→ Aim:
Please render the part of the entries that opens with the line containing "Is point 315,85" and closes with the line containing "Answer: tan goat (bbox: 262,203,290,281)", both of those lines included, as a JSON list of strings with one string per line. Leave out blank lines.

━━━ Materials provided

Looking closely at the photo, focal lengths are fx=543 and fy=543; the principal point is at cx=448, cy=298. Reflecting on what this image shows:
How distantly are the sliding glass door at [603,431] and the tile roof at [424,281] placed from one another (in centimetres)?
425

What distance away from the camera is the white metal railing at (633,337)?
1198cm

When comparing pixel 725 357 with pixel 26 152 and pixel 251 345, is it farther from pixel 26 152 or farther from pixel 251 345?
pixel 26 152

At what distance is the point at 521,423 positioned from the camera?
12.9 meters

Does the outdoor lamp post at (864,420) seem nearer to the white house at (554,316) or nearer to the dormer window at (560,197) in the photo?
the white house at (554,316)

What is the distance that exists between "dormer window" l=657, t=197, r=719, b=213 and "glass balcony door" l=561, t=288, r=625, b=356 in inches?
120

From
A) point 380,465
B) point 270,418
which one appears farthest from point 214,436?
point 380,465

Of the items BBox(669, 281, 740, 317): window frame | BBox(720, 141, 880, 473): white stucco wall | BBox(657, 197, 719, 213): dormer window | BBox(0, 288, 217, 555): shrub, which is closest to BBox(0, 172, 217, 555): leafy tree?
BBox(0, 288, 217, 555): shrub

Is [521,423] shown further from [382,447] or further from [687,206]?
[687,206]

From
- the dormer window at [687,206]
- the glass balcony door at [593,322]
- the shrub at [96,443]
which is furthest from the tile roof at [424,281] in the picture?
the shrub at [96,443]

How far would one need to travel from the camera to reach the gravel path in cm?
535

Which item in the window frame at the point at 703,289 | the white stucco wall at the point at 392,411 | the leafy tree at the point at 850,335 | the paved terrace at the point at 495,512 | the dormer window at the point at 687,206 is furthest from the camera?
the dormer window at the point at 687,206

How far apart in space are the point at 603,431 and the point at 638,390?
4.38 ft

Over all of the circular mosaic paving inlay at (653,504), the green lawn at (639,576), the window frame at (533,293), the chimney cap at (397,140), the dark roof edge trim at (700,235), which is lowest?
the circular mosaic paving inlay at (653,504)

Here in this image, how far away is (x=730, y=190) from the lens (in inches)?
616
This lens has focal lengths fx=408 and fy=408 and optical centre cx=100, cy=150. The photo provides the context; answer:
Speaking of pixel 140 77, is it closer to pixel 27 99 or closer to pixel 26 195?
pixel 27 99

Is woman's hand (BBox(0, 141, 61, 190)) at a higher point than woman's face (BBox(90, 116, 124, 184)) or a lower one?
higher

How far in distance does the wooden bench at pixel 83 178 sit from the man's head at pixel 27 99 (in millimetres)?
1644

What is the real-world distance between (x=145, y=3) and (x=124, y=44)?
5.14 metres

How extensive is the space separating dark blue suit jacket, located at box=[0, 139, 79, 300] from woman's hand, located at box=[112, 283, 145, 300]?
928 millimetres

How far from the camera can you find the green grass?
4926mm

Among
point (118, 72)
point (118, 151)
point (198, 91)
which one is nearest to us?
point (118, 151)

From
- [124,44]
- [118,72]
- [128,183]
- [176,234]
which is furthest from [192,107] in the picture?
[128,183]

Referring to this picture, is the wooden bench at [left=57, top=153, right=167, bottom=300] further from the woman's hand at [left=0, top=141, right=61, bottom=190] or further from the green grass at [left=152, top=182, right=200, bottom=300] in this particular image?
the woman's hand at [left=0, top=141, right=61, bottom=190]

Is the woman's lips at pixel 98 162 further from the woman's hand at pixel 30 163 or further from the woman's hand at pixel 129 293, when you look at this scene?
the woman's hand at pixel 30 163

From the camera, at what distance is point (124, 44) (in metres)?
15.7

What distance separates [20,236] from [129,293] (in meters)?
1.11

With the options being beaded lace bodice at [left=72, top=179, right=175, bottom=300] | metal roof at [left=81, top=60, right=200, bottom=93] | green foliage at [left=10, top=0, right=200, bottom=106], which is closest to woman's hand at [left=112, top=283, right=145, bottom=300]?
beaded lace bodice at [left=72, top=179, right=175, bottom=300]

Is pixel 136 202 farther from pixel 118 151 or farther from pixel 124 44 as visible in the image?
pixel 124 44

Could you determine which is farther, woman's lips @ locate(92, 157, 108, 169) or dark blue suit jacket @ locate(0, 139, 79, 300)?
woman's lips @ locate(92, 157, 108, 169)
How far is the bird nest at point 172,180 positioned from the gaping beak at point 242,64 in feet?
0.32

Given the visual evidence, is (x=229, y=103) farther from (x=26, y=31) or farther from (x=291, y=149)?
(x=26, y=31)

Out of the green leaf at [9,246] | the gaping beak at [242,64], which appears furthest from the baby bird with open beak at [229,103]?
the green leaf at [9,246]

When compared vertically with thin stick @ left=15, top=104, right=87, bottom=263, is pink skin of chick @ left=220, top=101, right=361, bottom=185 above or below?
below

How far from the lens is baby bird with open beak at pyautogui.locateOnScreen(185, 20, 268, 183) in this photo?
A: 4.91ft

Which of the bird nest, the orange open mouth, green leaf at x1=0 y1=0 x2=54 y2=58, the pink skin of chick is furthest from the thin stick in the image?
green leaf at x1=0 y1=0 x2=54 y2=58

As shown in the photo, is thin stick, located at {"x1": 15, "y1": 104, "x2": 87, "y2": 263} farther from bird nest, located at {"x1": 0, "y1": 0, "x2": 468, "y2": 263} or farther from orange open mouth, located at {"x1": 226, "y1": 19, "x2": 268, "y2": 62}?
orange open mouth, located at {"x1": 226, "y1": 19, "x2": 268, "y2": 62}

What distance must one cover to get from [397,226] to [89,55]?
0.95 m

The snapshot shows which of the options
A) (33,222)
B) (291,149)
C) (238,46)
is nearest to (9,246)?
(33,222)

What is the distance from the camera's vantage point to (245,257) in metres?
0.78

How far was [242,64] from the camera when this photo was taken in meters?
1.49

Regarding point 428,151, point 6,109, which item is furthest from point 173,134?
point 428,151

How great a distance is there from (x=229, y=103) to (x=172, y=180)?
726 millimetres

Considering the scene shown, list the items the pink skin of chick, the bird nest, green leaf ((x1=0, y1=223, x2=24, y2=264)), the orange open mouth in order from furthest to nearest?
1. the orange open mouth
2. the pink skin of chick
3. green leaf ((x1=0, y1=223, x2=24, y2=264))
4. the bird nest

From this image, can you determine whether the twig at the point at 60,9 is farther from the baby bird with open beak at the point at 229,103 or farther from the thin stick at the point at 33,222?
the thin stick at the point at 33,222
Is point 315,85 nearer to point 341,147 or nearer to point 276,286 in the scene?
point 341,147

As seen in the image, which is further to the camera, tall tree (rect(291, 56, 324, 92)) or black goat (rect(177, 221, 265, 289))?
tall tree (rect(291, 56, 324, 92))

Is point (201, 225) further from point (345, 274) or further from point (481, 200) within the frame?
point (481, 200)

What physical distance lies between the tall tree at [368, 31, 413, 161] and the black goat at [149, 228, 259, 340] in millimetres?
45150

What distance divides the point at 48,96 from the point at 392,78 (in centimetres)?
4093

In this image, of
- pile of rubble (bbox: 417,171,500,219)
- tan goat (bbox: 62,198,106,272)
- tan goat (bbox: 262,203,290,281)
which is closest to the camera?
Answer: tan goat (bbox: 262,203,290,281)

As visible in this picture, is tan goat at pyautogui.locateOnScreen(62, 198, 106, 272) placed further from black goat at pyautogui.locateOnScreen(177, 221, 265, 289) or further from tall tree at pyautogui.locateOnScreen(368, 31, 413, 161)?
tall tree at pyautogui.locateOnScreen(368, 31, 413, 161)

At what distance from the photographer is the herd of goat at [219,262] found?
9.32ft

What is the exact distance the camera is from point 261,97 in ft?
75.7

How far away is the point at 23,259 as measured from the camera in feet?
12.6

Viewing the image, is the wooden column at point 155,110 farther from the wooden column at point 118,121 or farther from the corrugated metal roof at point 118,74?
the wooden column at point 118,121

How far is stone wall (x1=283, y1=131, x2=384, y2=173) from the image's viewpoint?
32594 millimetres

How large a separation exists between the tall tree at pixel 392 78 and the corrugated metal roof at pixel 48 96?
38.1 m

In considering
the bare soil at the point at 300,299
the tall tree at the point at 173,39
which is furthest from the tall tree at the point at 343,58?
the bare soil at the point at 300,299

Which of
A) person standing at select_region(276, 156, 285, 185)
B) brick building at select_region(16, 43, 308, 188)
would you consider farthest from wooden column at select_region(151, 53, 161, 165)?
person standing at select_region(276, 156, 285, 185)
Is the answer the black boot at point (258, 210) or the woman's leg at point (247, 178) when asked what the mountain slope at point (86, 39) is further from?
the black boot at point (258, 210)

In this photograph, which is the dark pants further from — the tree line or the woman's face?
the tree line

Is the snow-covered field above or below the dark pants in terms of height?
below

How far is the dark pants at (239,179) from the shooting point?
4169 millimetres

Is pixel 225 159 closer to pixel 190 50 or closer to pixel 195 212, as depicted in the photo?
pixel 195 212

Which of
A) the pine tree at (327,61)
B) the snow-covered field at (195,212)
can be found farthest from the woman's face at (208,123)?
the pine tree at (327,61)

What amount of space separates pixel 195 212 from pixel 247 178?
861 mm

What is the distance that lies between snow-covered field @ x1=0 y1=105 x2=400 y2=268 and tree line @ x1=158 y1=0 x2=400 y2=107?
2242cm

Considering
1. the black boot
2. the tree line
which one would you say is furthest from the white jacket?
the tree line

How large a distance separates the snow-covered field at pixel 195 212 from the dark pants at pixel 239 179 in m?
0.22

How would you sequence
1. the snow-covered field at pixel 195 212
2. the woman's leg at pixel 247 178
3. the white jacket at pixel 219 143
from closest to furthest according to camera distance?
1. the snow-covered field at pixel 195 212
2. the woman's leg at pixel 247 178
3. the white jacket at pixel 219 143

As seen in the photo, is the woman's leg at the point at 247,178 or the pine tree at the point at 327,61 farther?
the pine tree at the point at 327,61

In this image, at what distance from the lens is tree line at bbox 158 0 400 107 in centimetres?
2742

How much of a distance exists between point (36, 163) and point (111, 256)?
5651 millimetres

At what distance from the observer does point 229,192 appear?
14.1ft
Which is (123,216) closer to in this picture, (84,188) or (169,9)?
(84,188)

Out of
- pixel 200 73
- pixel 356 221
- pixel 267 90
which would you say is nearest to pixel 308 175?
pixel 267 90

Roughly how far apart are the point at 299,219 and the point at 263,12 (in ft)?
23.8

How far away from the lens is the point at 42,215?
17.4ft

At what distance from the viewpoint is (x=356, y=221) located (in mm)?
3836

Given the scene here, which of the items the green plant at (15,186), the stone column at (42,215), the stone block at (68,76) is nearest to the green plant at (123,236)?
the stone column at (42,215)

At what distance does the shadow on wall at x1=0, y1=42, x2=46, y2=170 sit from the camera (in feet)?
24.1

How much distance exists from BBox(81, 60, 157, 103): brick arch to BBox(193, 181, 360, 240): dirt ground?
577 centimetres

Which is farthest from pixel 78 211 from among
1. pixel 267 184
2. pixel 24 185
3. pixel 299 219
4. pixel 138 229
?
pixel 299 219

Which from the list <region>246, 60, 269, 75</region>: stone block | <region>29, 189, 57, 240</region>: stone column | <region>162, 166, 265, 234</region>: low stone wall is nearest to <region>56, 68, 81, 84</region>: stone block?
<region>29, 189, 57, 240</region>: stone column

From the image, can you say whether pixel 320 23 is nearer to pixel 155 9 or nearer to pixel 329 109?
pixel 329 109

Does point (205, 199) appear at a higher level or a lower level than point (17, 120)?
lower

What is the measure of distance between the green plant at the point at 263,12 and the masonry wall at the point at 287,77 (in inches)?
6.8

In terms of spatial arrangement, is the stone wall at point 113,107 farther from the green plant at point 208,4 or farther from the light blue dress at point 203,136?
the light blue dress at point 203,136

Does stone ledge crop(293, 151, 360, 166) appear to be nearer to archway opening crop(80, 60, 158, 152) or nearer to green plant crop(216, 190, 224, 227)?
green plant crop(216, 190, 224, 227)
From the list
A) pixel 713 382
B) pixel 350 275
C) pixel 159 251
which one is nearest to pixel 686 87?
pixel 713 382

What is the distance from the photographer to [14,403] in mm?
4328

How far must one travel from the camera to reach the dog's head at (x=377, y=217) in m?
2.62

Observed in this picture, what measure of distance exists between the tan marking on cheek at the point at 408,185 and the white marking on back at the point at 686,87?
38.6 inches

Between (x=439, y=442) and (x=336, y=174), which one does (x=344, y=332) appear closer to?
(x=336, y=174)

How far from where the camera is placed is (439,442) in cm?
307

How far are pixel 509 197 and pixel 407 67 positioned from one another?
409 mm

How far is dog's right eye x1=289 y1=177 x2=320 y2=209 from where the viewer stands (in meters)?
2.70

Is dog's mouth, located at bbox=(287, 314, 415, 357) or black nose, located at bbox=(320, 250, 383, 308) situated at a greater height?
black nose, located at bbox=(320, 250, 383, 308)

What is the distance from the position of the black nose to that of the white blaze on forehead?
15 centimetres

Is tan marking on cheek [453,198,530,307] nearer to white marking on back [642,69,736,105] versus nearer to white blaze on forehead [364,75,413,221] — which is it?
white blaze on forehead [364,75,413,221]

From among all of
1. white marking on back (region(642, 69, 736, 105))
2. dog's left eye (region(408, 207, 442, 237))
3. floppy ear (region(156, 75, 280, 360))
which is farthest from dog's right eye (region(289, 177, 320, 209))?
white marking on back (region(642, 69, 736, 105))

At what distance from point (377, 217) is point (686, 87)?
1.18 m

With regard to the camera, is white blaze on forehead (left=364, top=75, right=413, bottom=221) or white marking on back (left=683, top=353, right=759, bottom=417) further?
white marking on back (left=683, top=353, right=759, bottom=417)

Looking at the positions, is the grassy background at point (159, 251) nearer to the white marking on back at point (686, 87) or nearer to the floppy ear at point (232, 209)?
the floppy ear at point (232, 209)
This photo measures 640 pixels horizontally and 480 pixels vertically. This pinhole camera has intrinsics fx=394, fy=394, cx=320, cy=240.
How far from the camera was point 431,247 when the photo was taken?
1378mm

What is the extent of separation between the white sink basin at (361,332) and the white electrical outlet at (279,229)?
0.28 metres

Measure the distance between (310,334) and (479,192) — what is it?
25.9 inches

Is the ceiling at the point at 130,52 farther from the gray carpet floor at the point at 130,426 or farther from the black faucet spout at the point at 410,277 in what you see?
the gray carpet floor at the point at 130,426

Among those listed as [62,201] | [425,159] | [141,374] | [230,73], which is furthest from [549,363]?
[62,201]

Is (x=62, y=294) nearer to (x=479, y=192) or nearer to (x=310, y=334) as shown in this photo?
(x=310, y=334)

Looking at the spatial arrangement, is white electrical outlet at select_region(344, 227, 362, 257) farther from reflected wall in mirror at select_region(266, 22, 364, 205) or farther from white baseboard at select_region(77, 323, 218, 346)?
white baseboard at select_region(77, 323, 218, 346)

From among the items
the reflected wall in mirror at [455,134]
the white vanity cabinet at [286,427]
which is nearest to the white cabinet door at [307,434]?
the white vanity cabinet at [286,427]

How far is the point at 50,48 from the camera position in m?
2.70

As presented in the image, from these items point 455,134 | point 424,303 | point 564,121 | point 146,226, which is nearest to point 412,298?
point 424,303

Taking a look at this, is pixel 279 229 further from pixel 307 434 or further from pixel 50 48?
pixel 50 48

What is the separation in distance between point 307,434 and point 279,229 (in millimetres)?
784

━━━━━━

→ Exercise result:
[
  "Is point 315,85 nearer to point 341,147 or nearer to point 276,286 in the scene?",
  "point 341,147",
  "As seen in the image, which is further to the camera, tall tree (rect(291, 56, 324, 92)) or black goat (rect(177, 221, 265, 289))?",
  "tall tree (rect(291, 56, 324, 92))",
  "Is point (201, 225) further from point (345, 274) or further from point (481, 200) within the frame?",
  "point (481, 200)",
  "What physical distance lies between the tall tree at [368, 31, 413, 161] and the black goat at [149, 228, 259, 340] in millimetres?",
  "45150",
  "What distance divides the point at 48,96 from the point at 392,78 (in centimetres)?",
  "4093",
  "In this image, of",
  "- pile of rubble (bbox: 417,171,500,219)",
  "- tan goat (bbox: 62,198,106,272)",
  "- tan goat (bbox: 262,203,290,281)",
  "which is closest to the camera?",
  "Answer: tan goat (bbox: 262,203,290,281)"
]